Nel 2020 lei stava lavorando a Bergamo, epicentro della pandemia in Italia: come l’avete affrontata?

A Bergamo tutti hanno tirato fuori il massimo, ogni persona ha dato il meglio. È stata tuttavia una situazione spiazzante anche per noi medici. Ricordo quando a Bergamo non si trovavano le ambulanze. E ho pensato ai momenti vissuti in Africa, quando i mezzi di soccorso non c’erano, ma in quel caso era una situazione alla quale ero preparata prima di partire. Non avrei mai pensato, invece, di vivere situazioni analoghe in Italia. Ricordo ancora la sensazione di incredulità davanti ad affermazioni come “in ospedale non ci sono più posti in terapia intensiva”.

Qual è oggi la situazione negli ospedali italiani?

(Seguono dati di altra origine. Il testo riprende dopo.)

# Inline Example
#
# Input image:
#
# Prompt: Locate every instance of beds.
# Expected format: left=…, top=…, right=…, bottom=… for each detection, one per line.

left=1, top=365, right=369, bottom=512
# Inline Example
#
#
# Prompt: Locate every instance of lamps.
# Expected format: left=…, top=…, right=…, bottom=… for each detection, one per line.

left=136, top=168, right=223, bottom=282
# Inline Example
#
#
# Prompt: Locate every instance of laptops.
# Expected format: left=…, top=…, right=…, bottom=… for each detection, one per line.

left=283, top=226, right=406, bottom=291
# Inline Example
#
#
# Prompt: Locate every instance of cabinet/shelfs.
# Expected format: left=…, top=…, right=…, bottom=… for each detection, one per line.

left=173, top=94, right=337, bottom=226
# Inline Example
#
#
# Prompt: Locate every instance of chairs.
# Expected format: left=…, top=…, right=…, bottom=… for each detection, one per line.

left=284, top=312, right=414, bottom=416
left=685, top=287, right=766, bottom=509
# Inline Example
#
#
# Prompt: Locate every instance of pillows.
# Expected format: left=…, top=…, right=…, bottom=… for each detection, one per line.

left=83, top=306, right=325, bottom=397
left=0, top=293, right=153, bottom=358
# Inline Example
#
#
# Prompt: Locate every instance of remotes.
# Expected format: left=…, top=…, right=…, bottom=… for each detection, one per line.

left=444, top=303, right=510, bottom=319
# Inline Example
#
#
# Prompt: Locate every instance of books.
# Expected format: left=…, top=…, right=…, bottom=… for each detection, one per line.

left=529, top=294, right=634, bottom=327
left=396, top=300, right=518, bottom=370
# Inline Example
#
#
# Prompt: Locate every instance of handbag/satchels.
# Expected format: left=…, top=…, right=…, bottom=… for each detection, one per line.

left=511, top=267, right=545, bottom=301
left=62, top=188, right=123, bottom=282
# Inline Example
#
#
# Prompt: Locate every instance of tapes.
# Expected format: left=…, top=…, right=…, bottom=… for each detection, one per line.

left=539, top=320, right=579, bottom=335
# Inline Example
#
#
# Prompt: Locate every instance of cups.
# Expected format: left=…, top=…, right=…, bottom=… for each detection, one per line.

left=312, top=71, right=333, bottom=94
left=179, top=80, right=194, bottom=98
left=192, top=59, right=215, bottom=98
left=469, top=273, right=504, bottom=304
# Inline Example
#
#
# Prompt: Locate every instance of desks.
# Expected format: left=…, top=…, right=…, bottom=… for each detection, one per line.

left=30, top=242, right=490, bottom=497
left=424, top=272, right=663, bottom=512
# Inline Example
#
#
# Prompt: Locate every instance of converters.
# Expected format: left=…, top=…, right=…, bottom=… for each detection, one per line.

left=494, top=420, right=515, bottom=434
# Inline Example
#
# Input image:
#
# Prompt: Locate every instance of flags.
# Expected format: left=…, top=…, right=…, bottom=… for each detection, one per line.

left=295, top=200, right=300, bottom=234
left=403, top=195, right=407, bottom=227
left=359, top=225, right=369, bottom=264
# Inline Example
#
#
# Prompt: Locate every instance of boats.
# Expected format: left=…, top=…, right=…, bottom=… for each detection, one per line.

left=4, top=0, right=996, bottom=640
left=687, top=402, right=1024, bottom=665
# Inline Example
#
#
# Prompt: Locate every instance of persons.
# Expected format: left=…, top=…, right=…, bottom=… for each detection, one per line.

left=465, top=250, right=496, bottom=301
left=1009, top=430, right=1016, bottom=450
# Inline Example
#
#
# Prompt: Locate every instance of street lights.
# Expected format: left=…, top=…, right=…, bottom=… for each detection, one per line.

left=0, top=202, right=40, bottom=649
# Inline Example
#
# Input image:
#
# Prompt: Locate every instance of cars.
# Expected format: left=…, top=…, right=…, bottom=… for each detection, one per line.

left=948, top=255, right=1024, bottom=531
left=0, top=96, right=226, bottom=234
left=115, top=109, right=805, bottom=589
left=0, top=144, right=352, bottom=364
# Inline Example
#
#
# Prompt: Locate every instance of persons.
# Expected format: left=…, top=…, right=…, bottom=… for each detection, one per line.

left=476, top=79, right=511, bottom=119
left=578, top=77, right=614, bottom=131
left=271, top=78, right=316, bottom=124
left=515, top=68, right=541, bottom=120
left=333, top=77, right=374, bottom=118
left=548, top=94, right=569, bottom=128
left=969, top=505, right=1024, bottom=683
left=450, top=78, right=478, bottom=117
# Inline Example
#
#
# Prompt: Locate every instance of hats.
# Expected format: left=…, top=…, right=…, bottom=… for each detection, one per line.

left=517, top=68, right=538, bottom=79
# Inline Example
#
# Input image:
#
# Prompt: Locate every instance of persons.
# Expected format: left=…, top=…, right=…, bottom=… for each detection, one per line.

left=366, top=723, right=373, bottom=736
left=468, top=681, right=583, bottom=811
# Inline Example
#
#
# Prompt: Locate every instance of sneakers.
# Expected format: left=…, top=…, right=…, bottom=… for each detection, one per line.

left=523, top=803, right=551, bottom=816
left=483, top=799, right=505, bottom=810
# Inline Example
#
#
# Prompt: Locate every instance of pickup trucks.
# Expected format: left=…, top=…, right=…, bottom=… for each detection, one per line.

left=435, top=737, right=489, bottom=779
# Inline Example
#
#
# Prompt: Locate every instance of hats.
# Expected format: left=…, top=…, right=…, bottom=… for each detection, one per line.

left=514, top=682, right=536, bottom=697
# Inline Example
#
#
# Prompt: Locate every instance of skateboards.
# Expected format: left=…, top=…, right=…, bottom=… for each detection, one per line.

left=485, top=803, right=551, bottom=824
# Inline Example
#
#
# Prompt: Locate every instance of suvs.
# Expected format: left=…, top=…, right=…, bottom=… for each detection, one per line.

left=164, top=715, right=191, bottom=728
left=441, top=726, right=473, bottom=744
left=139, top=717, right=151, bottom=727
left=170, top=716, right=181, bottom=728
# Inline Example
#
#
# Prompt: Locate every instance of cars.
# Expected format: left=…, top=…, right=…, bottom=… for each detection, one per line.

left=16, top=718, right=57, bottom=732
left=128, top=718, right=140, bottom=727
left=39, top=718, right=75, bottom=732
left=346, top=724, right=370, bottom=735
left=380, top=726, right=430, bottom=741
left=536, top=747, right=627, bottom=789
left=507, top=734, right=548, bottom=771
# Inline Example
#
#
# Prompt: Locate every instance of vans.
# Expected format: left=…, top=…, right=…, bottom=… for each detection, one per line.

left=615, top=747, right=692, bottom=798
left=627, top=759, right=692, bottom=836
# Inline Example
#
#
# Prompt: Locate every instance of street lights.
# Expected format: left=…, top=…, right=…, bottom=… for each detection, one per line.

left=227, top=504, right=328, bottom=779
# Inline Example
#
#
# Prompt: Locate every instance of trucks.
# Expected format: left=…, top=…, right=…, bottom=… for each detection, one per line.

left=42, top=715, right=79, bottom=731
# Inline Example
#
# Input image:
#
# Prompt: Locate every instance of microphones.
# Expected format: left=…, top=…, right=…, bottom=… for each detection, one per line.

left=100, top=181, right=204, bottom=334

Ora è sotto controllo. La vaccinazione ha avuto il suo ruolo. Il resto lo ha fatto l’andamento ciclico di tutte le epidemie. A Bergamo, nella struttura in cui lavoro, la Casa di cura San Francesco, non abbiamo ricoverati per Covid. Ci sono pazienti con altre patologie a cui poi viene rilevata l’infezione da Sars-CoV-2, ma che non presentano i sintomi della malattia. La sfida per gli ospedali adesso è di carattere igienico-sanitario: occorre isolare questi pazienti e creare percorsi ad hoc. C’è inoltre un problema legato alla gestione di tutte le altre patologie: tumori che non sono stati diagnosticati in fase di screening e che vengono alla luce in fase più avanzata; malattie cardiache, neurologiche, polmonari che sono peggiorate per una mancanza di accesso alle cure. Abbiamo raddoppiato visite ed esami: è richiesto ancora un grande sforzo al personale sanitario.

Esiste un filo conduttore tra queste due esperienze in Africa e a Bergamo?

Io sono partita per l’Africa anche perché in Italia mi sentivo bloccata in binari prestabiliti. Era difficile pensare di cambiare il passo. Ma sono rientrata per dare stabilità ai miei figli. La pandemia poi ha scardinato completamente questi binari. Ad oggi sono soddisfatta di essere in Lombardia in una fase in cui c’è l’opportunità di costruire davvero qualcosa di diverso. In Africa era così: c’era da rimboccarsi le maniche e cercare nuove strade.

Quali ambiti, secondo lei, hanno bisogno di maggiori attenzioni?

Personalmente voglio impegnarmi per gli ambiti rimasti un po’ indietro anche a causa della pandemia: gli anziani, in primis, con tutte le problematiche sanitarie e non sanitarie legate a questa fase della vita, come la solitudine. E poi l’area della salute mentale: ci sono dei bisogni e dei segnali in età adolescenziale che dobbiamo cogliere adesso, si tratta di persone giovani che hanno una vita davanti. Se non si mettono in atto delle strategie di prevenzione e di recupero immediato, si rischia di avere tra 20-25 anni una società con serie criticità.